=== Exercise description ===
Answer these from the racing column:
1. What places did the writer get tasked with cleaning out?
2. Who does "MT" stand for?
3. What did the writer find down in the cellar?

Since Spring has come and gone and with the Summer upon us, my better half put me to the task of cleaning out the attic, cellar, closets and the trunk of my old Ford.
Somebody wanted to buy the old bird, my car not my wife, and build her into a Modified, but I told him the aero-dynamics of old Betsy couldn’t compete with the sleek bodied Pinto Mods of today. He said it didn’t matter because no one’s going to beat the “Big Red Machine” anyway.
I asked him if he was at Stafford Motor Speedway for the “Ferrara 100” last Friday night when the Dick Armstrong owned Nu-Style Jewelry Pinto driven by What’s his name came up empty…. The “MT” stands for Maynard Troyer who along with his sleek “Big White Machine” put another embarrassing defeat on the Number 1 Racing Team at it’s home track. Two confrontations at Stafford this year and “MT” has won them both.
Like my old writin’ buddy, Phil Smith, said before the annual Ferrara event, “No. 1 will be No. 2 and No. 6 will be No. 1.” Boy! Those Smith’s sure know their stuff.
Now back to the cleaning of the cracks and crevasses in the old homestead.
Down in the cellar I found a couple of boxes of old books among the other things. I brushed off the cobwebs, blew off some of the dust and started to read some of the titles of the dilapidated conglomeration of literature.

=== Information supplied ===
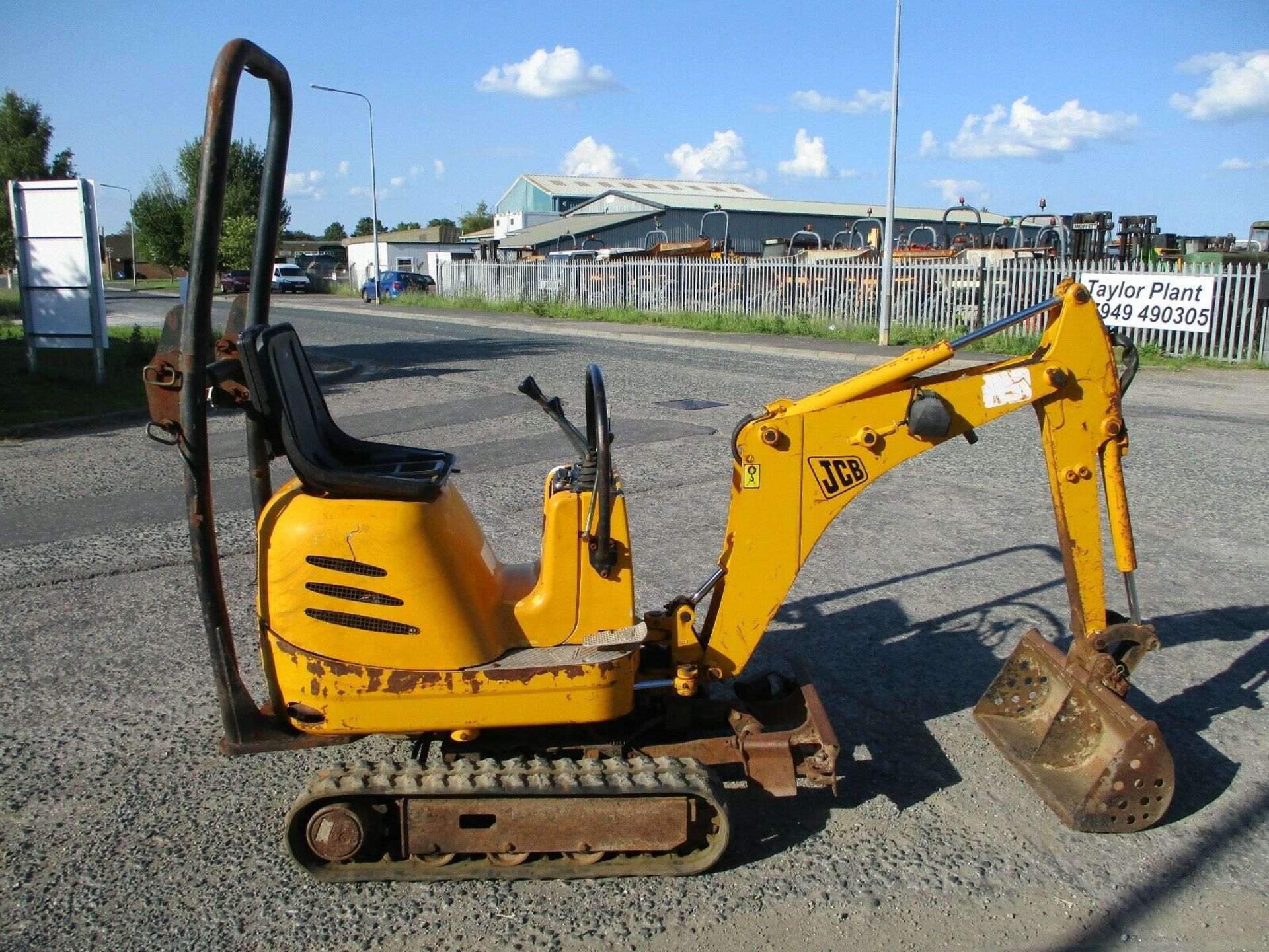 JCB 8008 Micro Mini Digger Excavator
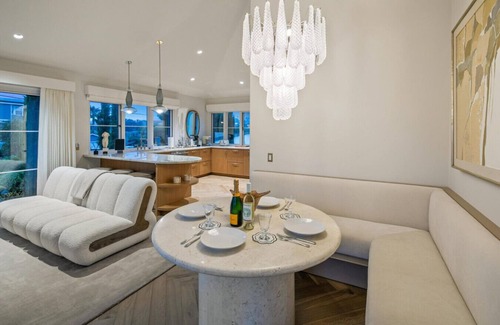 Olde Solana Beach House | Villa Chalarosi | Coastal Escape steps from the Sand!
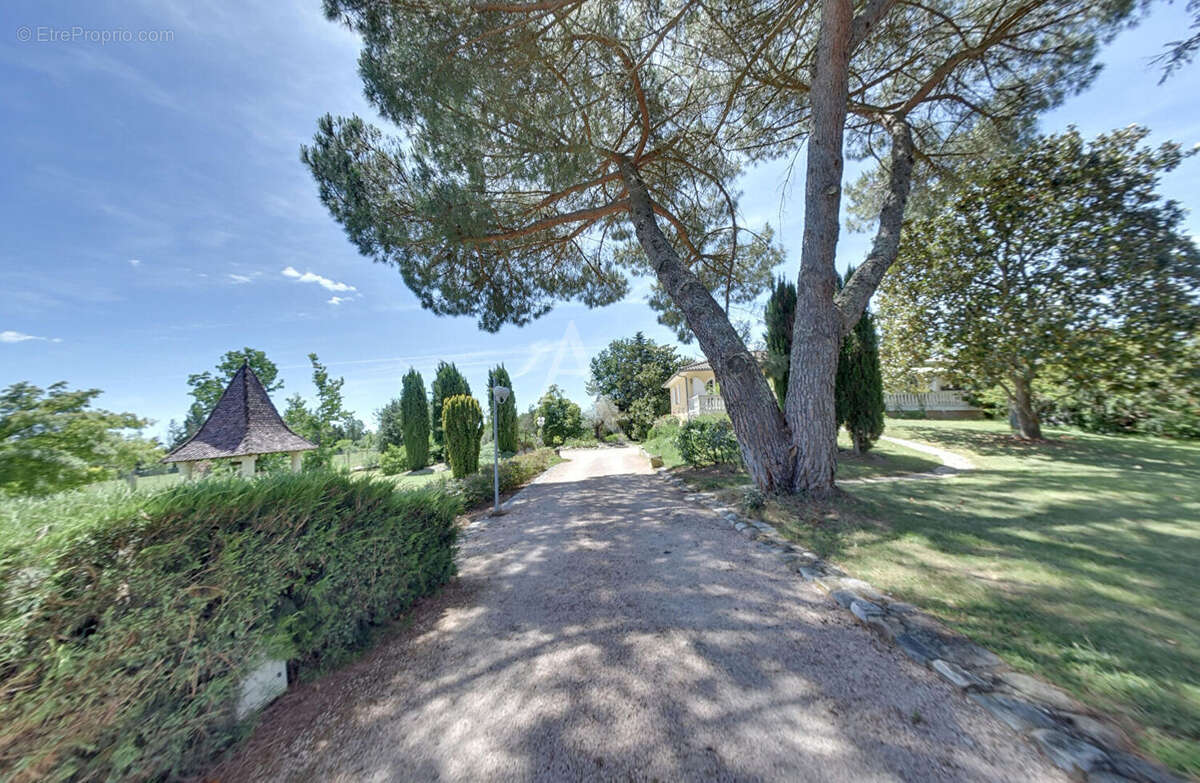 Maison à MONTAUBAN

=== Response ===
1. The attic, cellar, closets and the trunk of the old Ford.
2. Maynard Troyer.
3. A couple of boxes of old books.